I’m so sorry. You are in a terrible situation and I have been in similar. Womens aid can help. There are refuges and safe places that you can go to. Can you get out of the house when he is in a drunken sleep?

katexo · 20/09/2018 01:10

No, I’ve learnt from past experience that if he wakes and I’m not asleep then he gets abusive

OP posts:
Stillme1 · 20/09/2018 01:19

You could speak to any police officer and they could have you taken to Womens Aid. Could you get messages to Social Services or the MIdwife or even your Dr.
Icant remember what the sign is but there is something you can draw on the palm of your hand and you can show it Nurses Police etc and they know that you have a problem but cant talk.

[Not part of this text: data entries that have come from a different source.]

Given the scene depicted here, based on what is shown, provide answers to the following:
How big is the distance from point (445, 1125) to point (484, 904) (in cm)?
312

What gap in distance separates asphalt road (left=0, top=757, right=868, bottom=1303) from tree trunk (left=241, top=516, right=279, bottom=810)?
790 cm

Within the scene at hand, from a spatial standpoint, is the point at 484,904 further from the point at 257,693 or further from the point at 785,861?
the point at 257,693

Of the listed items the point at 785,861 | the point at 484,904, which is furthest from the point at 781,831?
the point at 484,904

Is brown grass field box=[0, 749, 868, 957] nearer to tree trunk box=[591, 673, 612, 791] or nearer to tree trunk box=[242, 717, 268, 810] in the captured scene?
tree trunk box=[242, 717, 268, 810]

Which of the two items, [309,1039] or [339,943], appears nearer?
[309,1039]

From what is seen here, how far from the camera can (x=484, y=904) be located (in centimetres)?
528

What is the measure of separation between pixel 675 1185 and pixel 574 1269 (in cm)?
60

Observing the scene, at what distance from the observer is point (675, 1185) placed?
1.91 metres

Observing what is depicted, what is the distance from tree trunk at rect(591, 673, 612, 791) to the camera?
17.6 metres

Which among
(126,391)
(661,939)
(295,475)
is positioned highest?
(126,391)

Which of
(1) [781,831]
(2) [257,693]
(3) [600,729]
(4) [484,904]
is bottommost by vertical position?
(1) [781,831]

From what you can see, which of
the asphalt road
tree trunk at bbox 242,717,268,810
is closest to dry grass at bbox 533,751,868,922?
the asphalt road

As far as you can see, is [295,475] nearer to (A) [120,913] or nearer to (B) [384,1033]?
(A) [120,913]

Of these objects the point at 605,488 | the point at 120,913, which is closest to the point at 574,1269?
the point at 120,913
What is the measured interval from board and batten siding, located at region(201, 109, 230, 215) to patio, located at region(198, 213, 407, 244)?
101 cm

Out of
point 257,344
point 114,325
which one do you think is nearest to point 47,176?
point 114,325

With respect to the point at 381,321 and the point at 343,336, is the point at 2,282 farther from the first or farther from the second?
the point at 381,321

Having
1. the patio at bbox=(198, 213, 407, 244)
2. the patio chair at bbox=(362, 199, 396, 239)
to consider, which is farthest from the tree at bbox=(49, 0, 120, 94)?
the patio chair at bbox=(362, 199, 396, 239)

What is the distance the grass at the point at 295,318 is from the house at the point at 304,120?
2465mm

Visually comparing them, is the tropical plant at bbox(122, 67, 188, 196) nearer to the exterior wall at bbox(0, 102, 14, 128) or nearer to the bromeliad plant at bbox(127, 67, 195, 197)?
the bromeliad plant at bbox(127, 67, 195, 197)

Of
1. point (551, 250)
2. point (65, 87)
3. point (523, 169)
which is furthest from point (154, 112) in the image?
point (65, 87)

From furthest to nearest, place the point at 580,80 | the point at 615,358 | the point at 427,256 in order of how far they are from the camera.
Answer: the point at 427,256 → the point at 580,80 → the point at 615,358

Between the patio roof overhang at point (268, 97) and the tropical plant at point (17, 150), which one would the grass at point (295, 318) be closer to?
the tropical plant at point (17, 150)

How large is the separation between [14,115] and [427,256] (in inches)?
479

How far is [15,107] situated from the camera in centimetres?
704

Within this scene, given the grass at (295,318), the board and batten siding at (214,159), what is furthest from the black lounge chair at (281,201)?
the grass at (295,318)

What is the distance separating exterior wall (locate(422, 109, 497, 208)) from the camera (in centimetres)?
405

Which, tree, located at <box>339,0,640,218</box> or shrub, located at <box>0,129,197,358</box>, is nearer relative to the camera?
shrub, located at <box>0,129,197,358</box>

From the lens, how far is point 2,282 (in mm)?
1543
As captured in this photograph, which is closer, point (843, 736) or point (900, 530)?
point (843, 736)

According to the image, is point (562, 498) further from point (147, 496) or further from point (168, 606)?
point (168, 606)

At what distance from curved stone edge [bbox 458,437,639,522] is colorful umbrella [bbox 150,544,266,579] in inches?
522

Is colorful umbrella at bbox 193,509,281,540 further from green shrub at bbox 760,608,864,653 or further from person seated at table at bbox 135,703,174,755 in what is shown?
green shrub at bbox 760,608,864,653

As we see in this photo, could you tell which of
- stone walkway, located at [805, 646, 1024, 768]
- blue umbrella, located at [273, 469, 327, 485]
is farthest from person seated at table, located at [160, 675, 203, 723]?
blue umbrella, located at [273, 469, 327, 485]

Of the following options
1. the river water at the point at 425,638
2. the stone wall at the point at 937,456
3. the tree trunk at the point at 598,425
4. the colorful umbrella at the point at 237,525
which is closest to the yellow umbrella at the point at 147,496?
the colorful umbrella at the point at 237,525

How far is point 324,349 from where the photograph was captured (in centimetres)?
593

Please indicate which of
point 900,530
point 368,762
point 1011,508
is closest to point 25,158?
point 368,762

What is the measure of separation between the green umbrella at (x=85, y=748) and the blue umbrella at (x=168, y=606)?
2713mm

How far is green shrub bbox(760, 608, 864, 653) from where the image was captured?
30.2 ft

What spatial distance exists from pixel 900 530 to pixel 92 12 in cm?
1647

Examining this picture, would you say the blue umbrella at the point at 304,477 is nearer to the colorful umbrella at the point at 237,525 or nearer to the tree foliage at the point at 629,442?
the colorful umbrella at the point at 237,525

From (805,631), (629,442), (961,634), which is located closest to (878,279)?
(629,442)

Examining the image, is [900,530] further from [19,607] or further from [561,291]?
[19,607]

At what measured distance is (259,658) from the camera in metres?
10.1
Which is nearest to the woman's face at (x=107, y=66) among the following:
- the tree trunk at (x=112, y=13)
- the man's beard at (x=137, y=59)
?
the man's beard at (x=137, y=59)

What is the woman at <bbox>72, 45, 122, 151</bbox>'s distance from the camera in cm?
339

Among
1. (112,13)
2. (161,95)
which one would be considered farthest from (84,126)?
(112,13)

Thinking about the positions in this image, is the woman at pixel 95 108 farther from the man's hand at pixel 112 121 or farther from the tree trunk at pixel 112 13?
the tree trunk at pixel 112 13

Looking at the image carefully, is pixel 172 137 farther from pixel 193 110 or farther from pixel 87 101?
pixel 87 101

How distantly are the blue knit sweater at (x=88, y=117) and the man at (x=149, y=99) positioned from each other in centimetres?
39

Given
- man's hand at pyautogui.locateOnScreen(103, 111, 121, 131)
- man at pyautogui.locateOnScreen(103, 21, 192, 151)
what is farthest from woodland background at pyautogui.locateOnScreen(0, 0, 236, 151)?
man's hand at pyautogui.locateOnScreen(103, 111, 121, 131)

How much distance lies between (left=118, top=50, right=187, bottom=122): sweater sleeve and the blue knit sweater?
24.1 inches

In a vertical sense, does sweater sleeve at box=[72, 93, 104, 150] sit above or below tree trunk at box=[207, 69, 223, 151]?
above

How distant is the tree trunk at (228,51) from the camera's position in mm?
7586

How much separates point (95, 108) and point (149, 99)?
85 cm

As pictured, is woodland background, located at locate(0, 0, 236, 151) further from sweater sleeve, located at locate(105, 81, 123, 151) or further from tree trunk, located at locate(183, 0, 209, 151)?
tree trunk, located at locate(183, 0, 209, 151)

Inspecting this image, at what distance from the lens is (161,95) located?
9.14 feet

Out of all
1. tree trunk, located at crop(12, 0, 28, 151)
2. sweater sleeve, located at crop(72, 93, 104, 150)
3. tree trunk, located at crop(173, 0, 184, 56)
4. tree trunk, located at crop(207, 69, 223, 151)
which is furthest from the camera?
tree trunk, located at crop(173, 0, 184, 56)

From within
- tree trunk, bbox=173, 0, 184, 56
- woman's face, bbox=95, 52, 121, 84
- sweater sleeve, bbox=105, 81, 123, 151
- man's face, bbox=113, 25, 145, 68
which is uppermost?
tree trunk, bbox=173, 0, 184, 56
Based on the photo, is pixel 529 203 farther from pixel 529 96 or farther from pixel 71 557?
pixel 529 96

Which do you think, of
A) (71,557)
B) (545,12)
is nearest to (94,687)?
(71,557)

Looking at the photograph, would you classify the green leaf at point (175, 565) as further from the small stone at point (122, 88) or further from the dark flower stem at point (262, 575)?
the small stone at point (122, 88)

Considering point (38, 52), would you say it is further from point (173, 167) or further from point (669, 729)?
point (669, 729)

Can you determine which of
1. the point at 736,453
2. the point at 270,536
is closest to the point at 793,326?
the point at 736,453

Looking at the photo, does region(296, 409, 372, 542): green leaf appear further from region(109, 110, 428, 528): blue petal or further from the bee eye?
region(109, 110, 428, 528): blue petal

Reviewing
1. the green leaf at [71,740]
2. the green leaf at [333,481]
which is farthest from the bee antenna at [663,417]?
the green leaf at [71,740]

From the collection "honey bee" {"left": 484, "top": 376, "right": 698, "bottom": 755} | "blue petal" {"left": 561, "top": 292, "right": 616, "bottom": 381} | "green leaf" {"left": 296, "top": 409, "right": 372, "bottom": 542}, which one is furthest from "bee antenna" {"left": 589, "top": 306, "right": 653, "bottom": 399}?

Perhaps someone on here will be able to tell you more about this.

katexo · 20/09/2018 01:44

I’m going to see if he goes to the pub tomorrow and say I’m I’ll and that I’m staying in bed and try leave then.

OP posts:
PipeTheFuckDown · 20/09/2018 02:12

OP if you’re the same poster that keeps posting this under different names, please go back to your other threads and take the advice on there.

katexo · 20/09/2018 02:41

No I’m not, I’ve only asked about this once as due to the time I needed a bit of support

OP posts:
PipeTheFuckDown · 20/09/2018 03:01

Apologies OP but a very similar story has popped up twice. Similar being exactly the same - elder son with parents and no contact allowed, younger son adopted and baby due to be taken by SS at birth all due to abusive partner.

mayhew · 21/09/2018 09:35

No one can make you leave. Only yourself.
Losing your child has not been enough to make you leave. You will lose this one too. Do you really want another child, tying you to him?
You are your own jailer here.

When you are at your midwife appointment, you can ask for help. Write a note to the midwife and slip it to reception or her if you have no time alone.
If you go into a Children Centre, on a pregnancy related excuse, you can ask for help.